SSL Redirect - Responder Method

The Down Virtual Server Method is easy but the Redirect Virtual Server must be down in order for the redirect to take effect. Another option is to use Responder policies to perform the redirect. This method requires the Redirect Virtual Server to be UP.

1. Create a dummy Load Balancing service. This dummy service can be bound to multiple Redirect Virtual Servers.
2. Name it AlwaysUp or similar.
3. Use a loopback IP address (e.g. 127.0.0.1). After the service is created it changes to a NetScaler-owned IP.
4. Click the More link.

5. This dummy service must always be UP so uncheck the box next to Health Monitoring. Click OK and then click Done.

   add server 127.0.0.1 127.0.0.1
   add service AlwaysUp 127.0.0.1 HTTP 80 -healthMonitor NO
   

6. On the left, expand AppExpert and click Responder.

7. If Responder is not enabled, right-click Responder and click Enable Feature.

   enable ns feature RESPONDER
   

8. Under Responder, click Actions.

9. On the right, click Add.
10. Give the action a name.
11. Change the Type to Redirect.

12. Enter an expression. The following expression can be used by multiple Redirect Virtual Servers. Or you can create a Responder Action with a more specific Target. Click Create.

    "https://" + HTTP.REQ.HOSTNAME.HTTP_URL_SAFE + HTTP.REQ.URL.PATH_AND_QUERY.HTTP_URL_SAFE
    

    

    add responder action http_to_ssl_redirect_responderact redirect "\"https://\" + HTTP.REQ.HOSTNAME.HTTP_URL_SAFE + HTTP.REQ.URL.PATH_AND_QUERY.HTTP_URL_SAFE" -responseStatusCode 302
    

13. On the left, under Responder, click Policies.

14. On the right, click Add.
15. Give the policy a name.
16. Select the previously created Responder action.

17. For the expression, enter the following. Then click Create.

    HTTP.REQ.IS_VALID
    

    

    add responder policy http_to_ssl_redirect_responderpol HTTP.REQ.IS_VALID http_to_ssl_redirect_responderact
    

18. Create a Load Balancing Virtual Server with Protocol HTTP and Port 80. The VIP should match an existing SSL Virtual Server or NetScaler Gateway Virtual Server.

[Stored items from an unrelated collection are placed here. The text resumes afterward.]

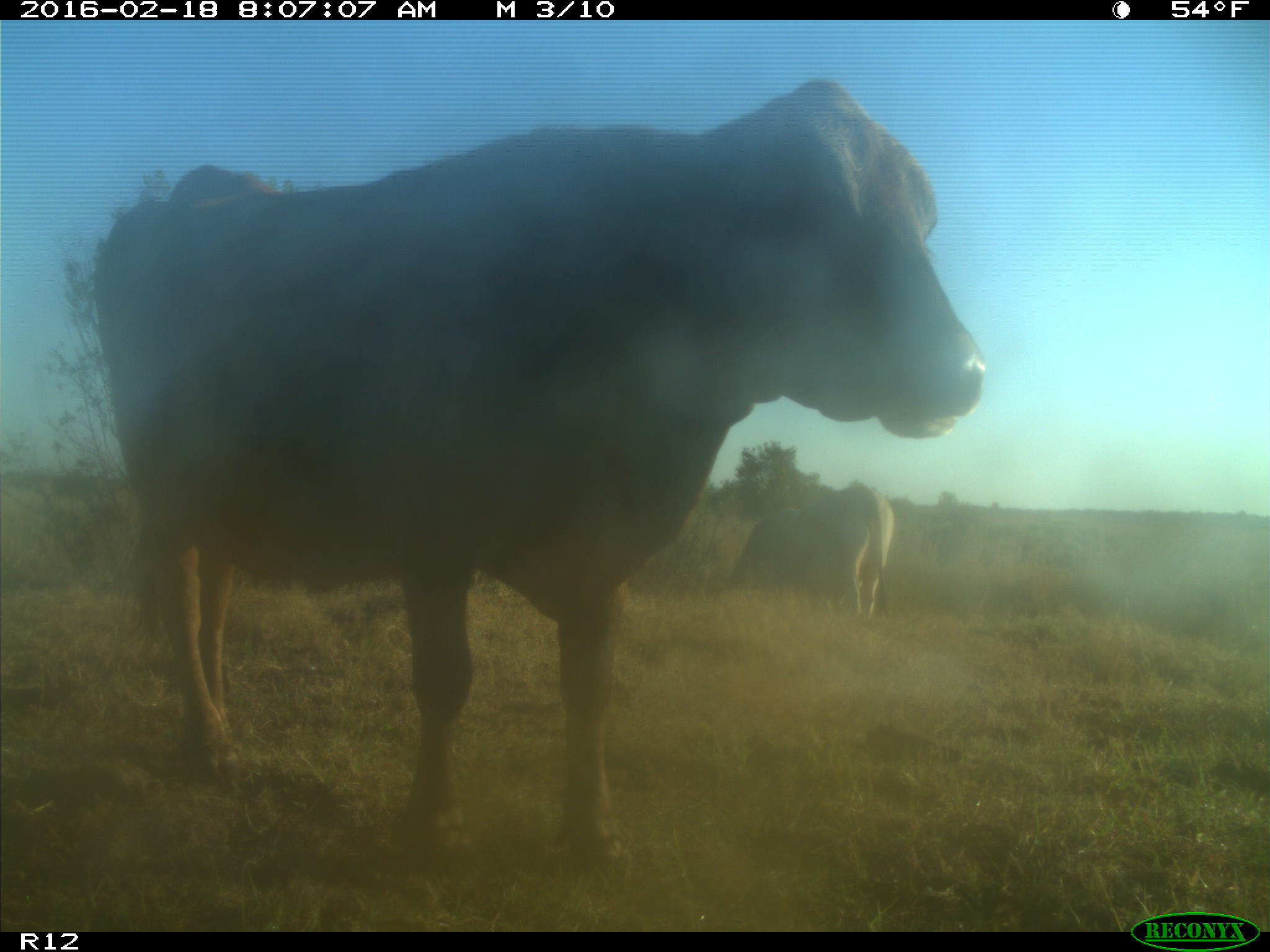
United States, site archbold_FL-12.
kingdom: Animalia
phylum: Chordata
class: Mammalia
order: Artiodactyla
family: Bovidae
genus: Bos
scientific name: Bos taurus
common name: domestic cow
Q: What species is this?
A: Bos taurus (domestic cow).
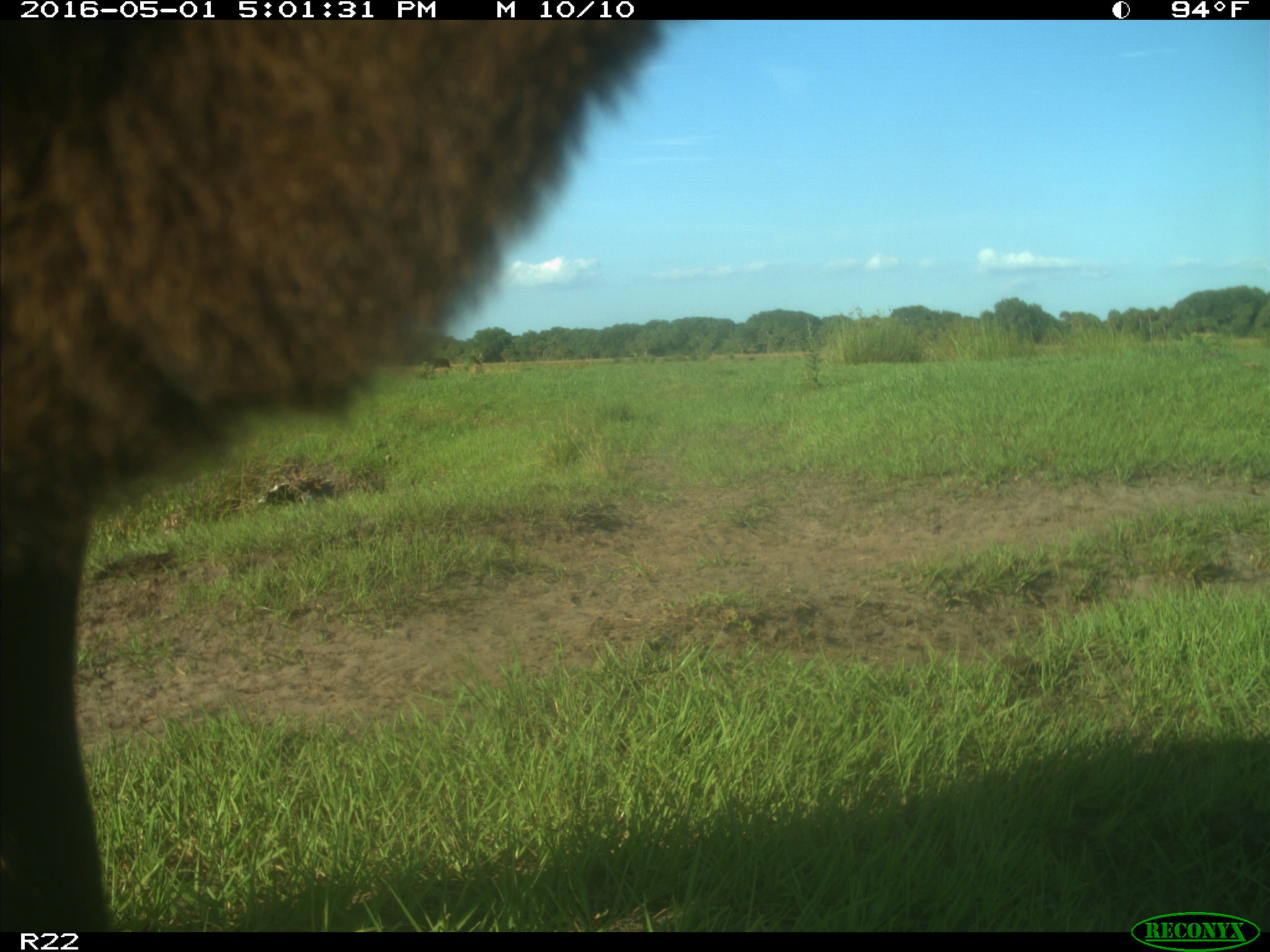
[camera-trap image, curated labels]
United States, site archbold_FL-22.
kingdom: Animalia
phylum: Chordata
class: Mammalia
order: Artiodactyla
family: Bovidae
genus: Bos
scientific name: Bos taurus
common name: domestic cow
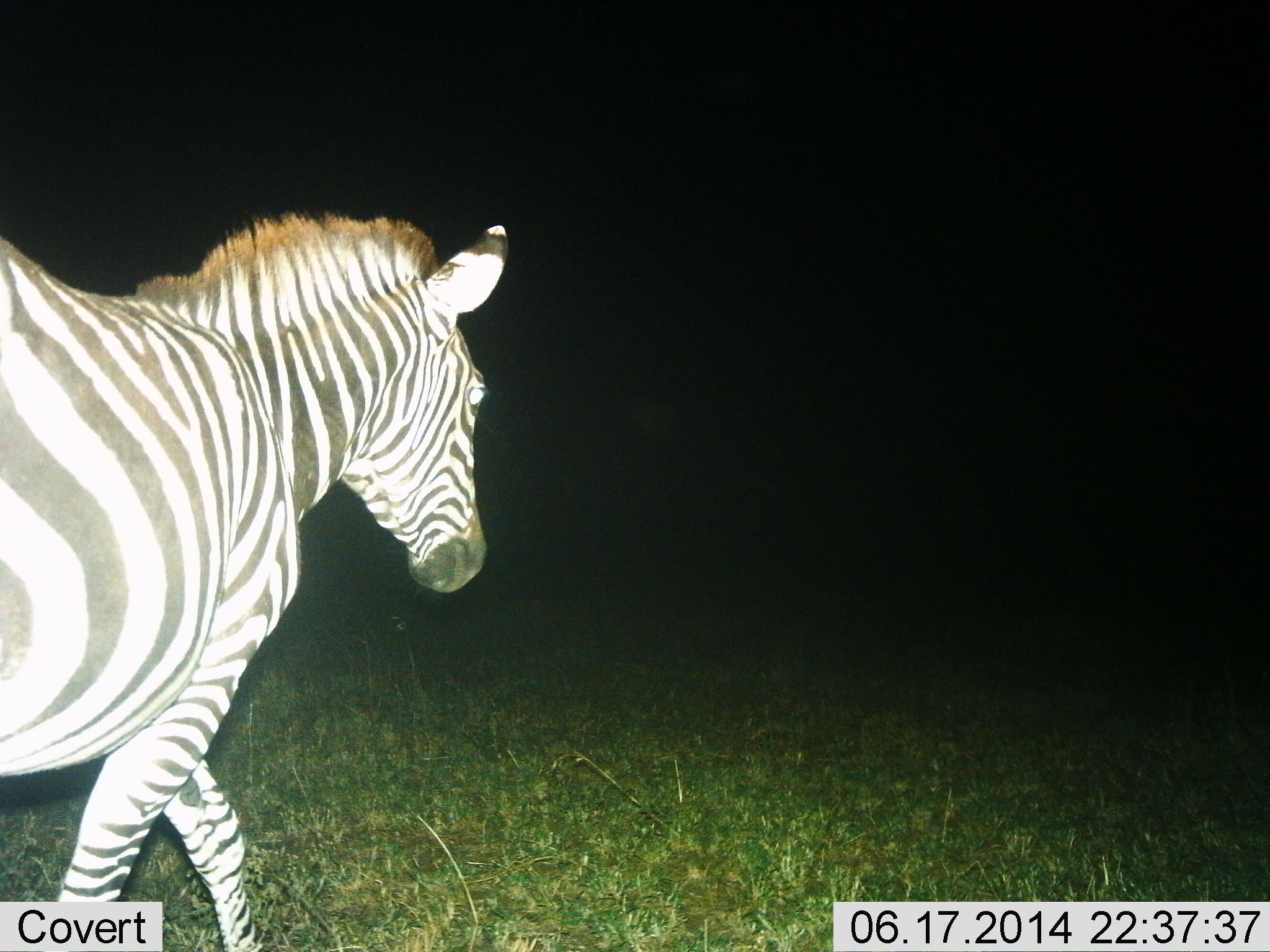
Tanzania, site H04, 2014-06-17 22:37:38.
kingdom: Animalia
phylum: Chordata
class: Mammalia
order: Perissodactyla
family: Equidae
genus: Equus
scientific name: Equus quagga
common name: plains zebra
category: zebra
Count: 1.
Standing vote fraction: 10%.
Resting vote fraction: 0%.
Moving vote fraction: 100%.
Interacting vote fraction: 0%.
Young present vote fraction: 0%.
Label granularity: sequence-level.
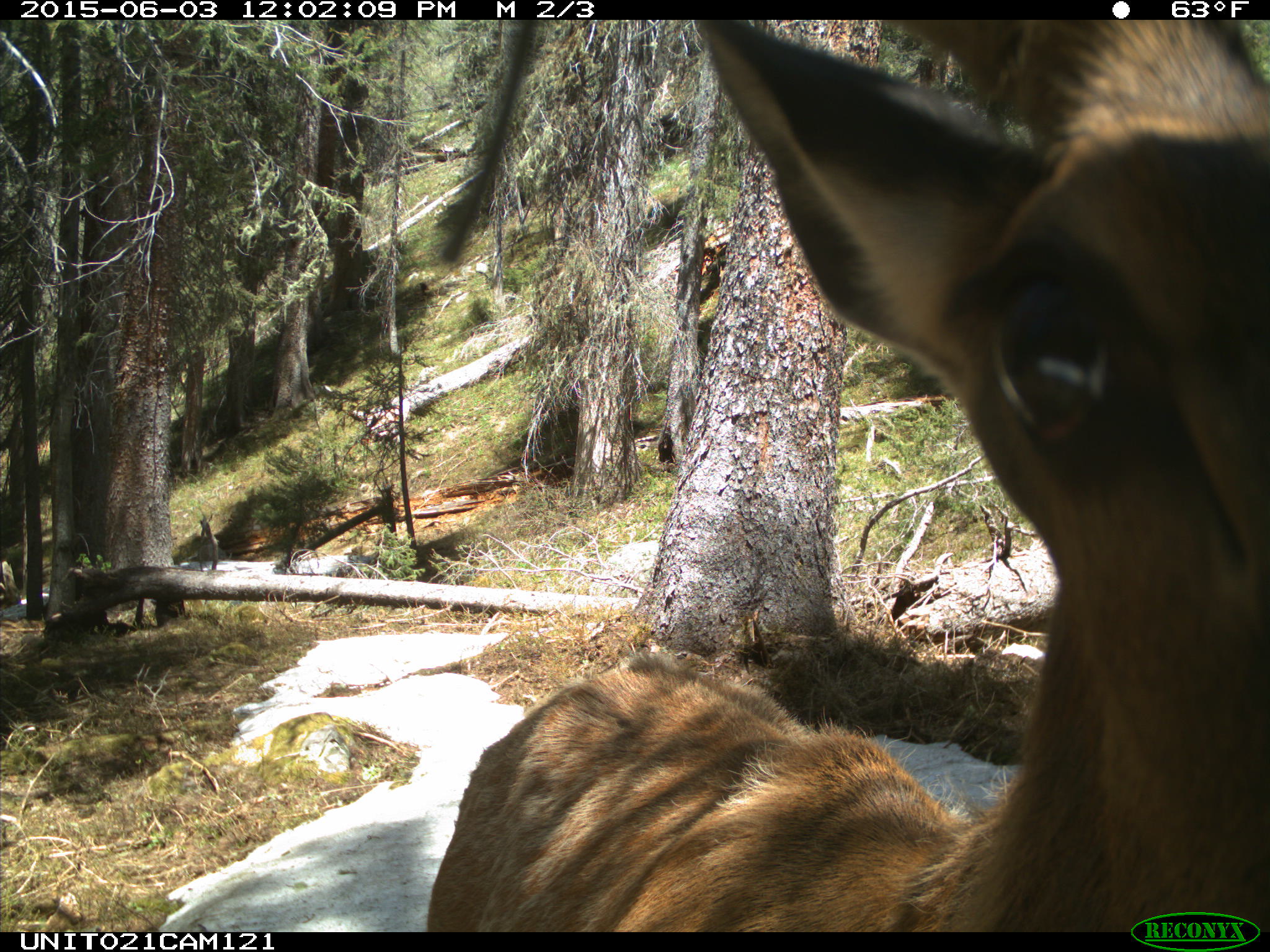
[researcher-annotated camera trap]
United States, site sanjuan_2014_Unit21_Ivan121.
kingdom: Animalia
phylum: Chordata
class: Mammalia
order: Artiodactyla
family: Cervidae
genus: Cervus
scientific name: Cervus elaphus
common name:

19. Bind the Dummy (AlwaysUp) service, and click OK.
20. On the right, in the Advanced Settings column, click Policies.
21. Click the plus icon in the top right of the Policies box.
22. Select Responder and click Continue.

23. Select the Redirect Responder policy and click Bind. Then click Done.

    add lb vserver MyvServer-HTTP-SSLRedirect HTTP 10.2.2.201 80
    
    bind lb vserver storefront.corp.com-HTTP-SSLRedirect AlwaysUp
    
    bind lb vserver storefront.corp.com-HTTP-SSLRedirect -policyName http_to_ssl_redirect_responderpol -priority 100 -gotoPriorityExpression END -type REQUEST
    

24. The primary advantage of this method is that the Redirect Virtual Server is UP.